Stanley Smith Stevens

Stanley Smith Stevens ( * November 4, 1906; † 18 January 1973) was an American psychologist.

Academic Career

In 1927, Stanley Smith Stevens wrote in the University of Utah and moved in 1929 to Stanford University, from which he in 1931 an AB Degree received. After a further 2 years as an assistant under Edwin G. Boring at Harvard University, he received his doctorate in psychology. He continued his psychological research 1932-1934 under Hallowell Davis at Harvard Medical School and continuing changed from 1935-1936 to the physical faculty of Harvard. He then moved to the founded, Psychological Department in 1934 ' and in 1938 was assistant professor of psychology. In 1940 he founded at the request of the U.S. Air Force, the psycho - acoustics laboratory for the study of strong noise levels on Menschen.1946 he was appointed full professor of psychology.

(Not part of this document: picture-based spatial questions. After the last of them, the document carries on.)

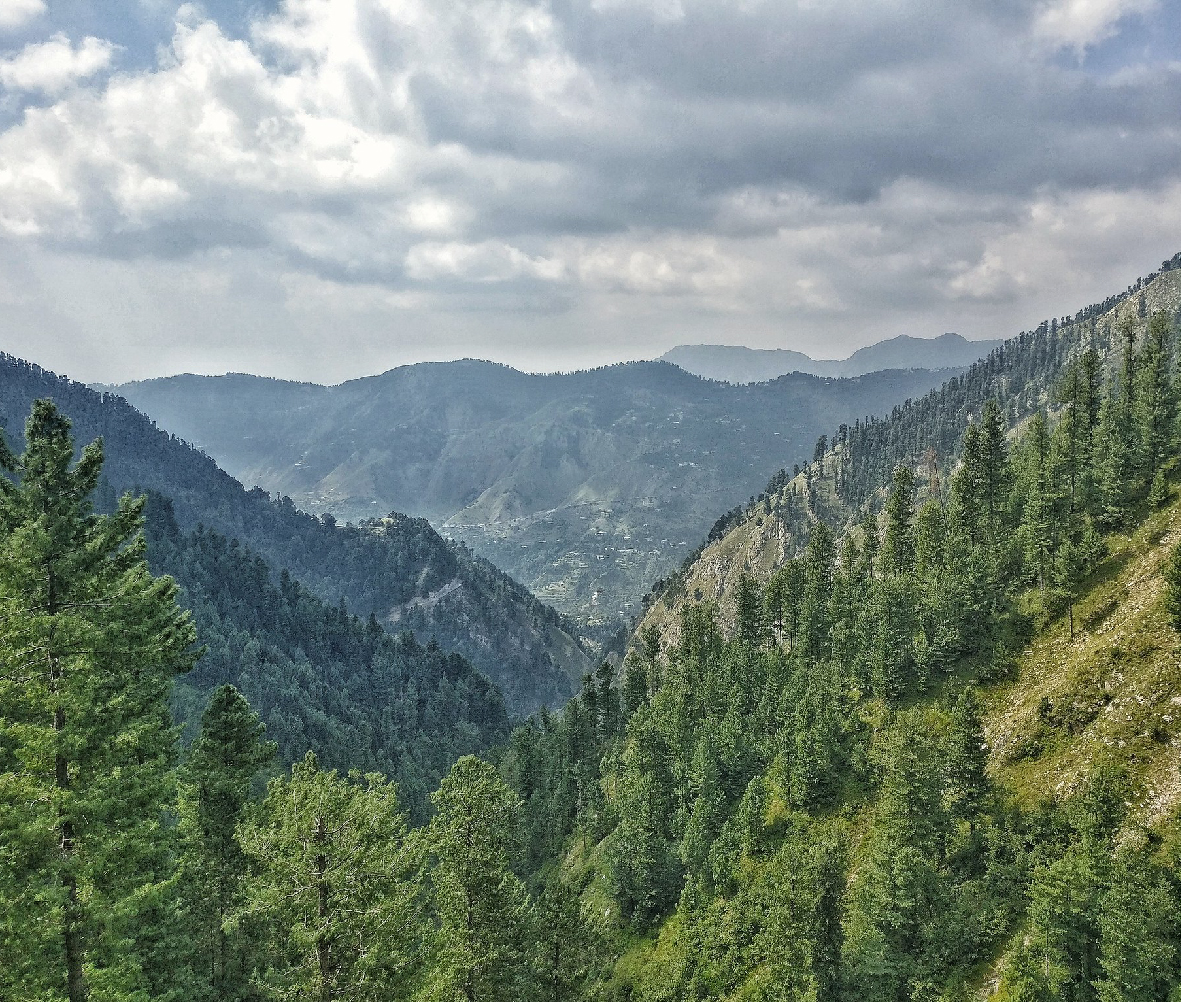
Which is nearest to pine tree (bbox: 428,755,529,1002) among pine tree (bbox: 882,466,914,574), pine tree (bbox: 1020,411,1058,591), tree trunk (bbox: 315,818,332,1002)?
tree trunk (bbox: 315,818,332,1002)

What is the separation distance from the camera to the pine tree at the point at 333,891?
2486 centimetres

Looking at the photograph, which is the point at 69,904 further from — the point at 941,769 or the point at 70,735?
the point at 941,769

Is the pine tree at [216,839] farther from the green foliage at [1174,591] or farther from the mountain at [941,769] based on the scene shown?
the green foliage at [1174,591]

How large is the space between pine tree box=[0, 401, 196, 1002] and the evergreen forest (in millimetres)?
126

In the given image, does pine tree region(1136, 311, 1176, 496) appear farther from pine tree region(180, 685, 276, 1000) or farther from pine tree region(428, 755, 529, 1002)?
pine tree region(180, 685, 276, 1000)

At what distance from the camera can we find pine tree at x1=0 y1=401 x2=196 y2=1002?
21094mm

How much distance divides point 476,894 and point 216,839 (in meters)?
13.8

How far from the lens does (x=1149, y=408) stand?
313 feet

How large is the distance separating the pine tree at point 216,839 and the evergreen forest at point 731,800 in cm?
15

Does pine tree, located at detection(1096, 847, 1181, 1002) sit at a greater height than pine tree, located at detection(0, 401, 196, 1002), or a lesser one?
lesser

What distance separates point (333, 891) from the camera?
25391mm

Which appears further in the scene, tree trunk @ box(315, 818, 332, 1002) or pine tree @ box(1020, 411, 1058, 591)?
pine tree @ box(1020, 411, 1058, 591)

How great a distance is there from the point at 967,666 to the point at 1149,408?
48.5 m

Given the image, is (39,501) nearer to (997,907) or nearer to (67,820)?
(67,820)
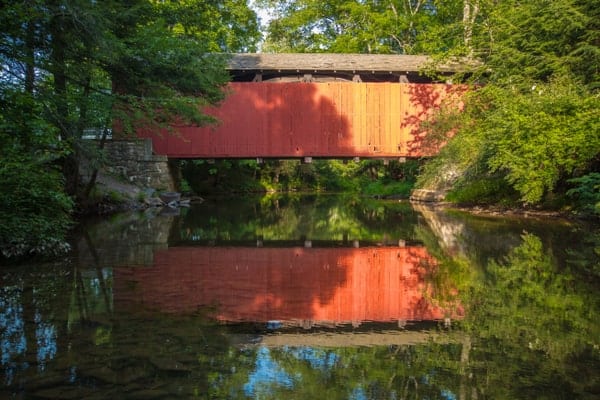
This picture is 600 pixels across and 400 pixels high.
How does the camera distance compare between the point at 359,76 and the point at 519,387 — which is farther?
the point at 359,76

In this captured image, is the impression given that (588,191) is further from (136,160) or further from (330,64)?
(136,160)

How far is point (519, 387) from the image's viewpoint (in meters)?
2.97

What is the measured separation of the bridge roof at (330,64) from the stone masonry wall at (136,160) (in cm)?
388

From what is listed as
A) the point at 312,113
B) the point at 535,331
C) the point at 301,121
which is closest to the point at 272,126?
the point at 301,121

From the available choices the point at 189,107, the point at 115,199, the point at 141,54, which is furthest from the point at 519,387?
the point at 115,199

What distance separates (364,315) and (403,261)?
3019mm

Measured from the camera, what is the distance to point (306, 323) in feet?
14.3

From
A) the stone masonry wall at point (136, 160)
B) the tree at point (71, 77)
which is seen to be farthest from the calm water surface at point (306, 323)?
the stone masonry wall at point (136, 160)

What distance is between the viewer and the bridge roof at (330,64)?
1898 cm

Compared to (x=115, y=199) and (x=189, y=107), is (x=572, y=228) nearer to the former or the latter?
(x=189, y=107)

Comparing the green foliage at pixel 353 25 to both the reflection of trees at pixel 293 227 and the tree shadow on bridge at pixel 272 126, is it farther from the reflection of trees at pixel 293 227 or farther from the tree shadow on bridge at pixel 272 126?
the reflection of trees at pixel 293 227

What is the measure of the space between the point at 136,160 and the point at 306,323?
52.1ft

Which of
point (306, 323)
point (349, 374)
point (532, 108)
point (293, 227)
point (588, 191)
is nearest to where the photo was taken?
point (349, 374)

At his own insistence his title in 1962, Professor for psychophysics changed '.

Scientific work

Stanley Smith Stevens suggested in 1936 as a unit of subjective loudness of a sound, the unit Sone before and developed with John Volkmann and Edwin Newman the mel scale for perceived pitch. The measurement problems of these two scales led to a general treatise on scale systems.

With the ' Handbook of Experimental Psychology ', he wrote in 1951 the standard work of experimental psychological research. In 1957 he introduced the Stevens' power.

The main work is considered the posthumously by his wife, as Issuer completed work ' Psychophysics '.